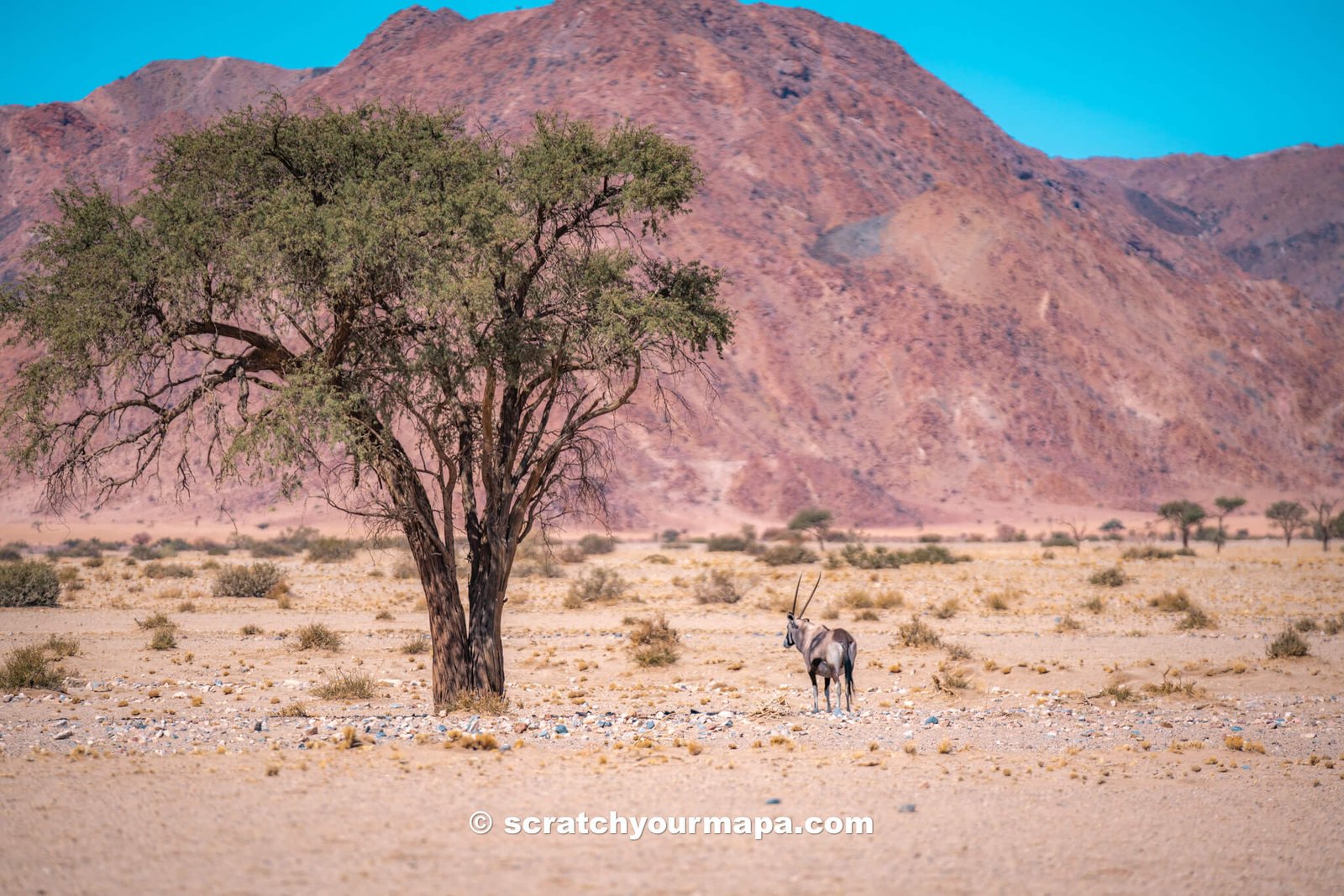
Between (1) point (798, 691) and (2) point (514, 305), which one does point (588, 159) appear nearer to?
(2) point (514, 305)

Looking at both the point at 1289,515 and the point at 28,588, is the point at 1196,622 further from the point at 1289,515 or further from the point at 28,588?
the point at 1289,515

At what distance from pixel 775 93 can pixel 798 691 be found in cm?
10377

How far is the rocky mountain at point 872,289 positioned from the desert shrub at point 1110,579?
39.3m

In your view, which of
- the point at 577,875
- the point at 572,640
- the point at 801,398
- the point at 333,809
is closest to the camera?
the point at 577,875

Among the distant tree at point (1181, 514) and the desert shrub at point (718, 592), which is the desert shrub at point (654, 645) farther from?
the distant tree at point (1181, 514)

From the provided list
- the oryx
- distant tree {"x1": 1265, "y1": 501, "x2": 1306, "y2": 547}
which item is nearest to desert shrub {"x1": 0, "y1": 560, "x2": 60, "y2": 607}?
the oryx

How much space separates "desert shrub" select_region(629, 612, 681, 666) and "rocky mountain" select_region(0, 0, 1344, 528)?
5125cm

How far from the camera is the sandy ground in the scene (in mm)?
7484

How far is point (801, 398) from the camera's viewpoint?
272ft

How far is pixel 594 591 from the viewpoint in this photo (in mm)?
31516

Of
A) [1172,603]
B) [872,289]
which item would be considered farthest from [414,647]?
[872,289]

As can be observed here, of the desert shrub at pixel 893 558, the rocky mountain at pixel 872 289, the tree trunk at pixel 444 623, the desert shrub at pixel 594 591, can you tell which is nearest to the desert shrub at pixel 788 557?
the desert shrub at pixel 893 558

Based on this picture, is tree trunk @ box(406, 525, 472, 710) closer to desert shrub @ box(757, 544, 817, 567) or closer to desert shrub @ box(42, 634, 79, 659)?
desert shrub @ box(42, 634, 79, 659)

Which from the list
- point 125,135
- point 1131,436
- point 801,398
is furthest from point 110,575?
point 125,135
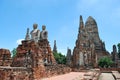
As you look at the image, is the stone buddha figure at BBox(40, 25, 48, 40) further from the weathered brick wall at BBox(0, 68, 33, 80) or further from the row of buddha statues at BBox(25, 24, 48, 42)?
the weathered brick wall at BBox(0, 68, 33, 80)

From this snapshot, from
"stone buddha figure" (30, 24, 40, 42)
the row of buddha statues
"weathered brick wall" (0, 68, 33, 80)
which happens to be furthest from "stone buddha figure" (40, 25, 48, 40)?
"weathered brick wall" (0, 68, 33, 80)

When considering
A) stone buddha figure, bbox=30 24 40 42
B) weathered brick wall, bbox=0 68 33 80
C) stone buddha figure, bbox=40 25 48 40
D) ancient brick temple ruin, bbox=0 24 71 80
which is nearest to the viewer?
weathered brick wall, bbox=0 68 33 80

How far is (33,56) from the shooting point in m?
12.6

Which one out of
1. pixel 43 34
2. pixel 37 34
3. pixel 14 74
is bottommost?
pixel 14 74

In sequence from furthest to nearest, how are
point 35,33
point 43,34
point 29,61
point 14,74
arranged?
point 43,34
point 35,33
point 29,61
point 14,74

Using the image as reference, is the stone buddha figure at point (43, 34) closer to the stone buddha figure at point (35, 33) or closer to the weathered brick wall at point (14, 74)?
the stone buddha figure at point (35, 33)

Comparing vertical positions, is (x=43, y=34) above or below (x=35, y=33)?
above

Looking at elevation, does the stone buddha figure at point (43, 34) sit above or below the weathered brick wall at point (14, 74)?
above

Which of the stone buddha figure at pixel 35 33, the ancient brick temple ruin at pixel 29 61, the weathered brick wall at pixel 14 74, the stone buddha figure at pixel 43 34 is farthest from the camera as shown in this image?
the stone buddha figure at pixel 43 34

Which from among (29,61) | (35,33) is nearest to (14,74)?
(29,61)

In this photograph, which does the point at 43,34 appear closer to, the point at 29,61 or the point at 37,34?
the point at 37,34

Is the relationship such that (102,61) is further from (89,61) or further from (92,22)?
(92,22)

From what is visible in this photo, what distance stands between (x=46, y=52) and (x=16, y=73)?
11.3 m

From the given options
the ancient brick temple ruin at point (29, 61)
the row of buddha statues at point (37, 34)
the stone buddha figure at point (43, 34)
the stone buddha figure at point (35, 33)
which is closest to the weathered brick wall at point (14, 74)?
the ancient brick temple ruin at point (29, 61)
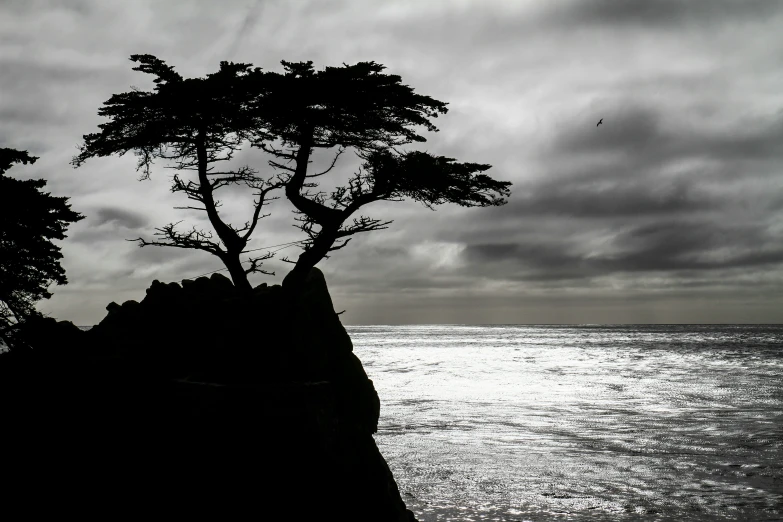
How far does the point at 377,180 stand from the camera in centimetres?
1555

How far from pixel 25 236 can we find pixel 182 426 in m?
15.7

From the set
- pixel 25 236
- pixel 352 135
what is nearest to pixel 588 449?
pixel 352 135

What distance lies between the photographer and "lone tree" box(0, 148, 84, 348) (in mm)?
20906

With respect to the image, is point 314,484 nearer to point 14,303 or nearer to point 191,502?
point 191,502

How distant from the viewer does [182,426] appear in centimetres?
898

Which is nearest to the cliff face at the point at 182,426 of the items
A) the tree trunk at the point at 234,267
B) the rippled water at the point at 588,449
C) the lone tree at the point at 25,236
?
the tree trunk at the point at 234,267

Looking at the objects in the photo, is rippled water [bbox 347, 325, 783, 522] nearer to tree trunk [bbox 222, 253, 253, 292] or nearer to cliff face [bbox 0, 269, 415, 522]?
cliff face [bbox 0, 269, 415, 522]

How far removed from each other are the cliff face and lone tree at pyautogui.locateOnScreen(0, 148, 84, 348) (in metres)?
11.6

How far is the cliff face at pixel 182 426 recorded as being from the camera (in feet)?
29.0

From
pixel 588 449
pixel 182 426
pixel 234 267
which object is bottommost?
pixel 588 449

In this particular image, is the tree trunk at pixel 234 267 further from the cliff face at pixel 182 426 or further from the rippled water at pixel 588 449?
the rippled water at pixel 588 449

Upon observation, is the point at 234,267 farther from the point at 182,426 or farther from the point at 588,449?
the point at 588,449

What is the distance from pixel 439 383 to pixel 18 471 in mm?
39916

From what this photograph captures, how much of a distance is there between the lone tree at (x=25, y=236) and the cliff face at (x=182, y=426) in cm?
1164
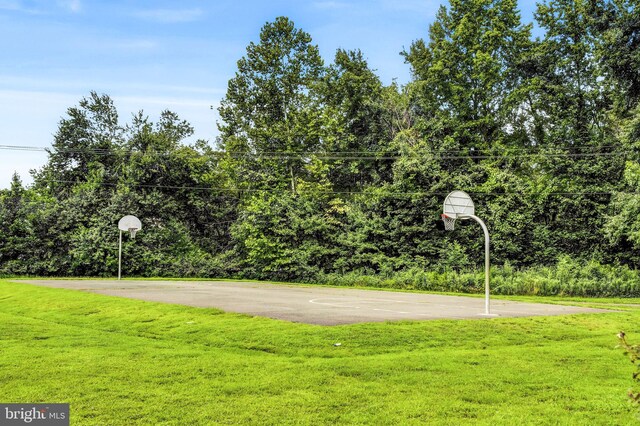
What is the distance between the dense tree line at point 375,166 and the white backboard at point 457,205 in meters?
####################
*CONSEGNA*:
Raccogli tutte le righe riportate sopra in cui compare la stringa "below".

*RISULTATO COMPLETO*:
Comparing vertical positions, is (x=43, y=34) above or below (x=35, y=33)?
Looking at elevation, does the stone buddha figure at point (43, 34) sit above or below the weathered brick wall at point (14, 74)?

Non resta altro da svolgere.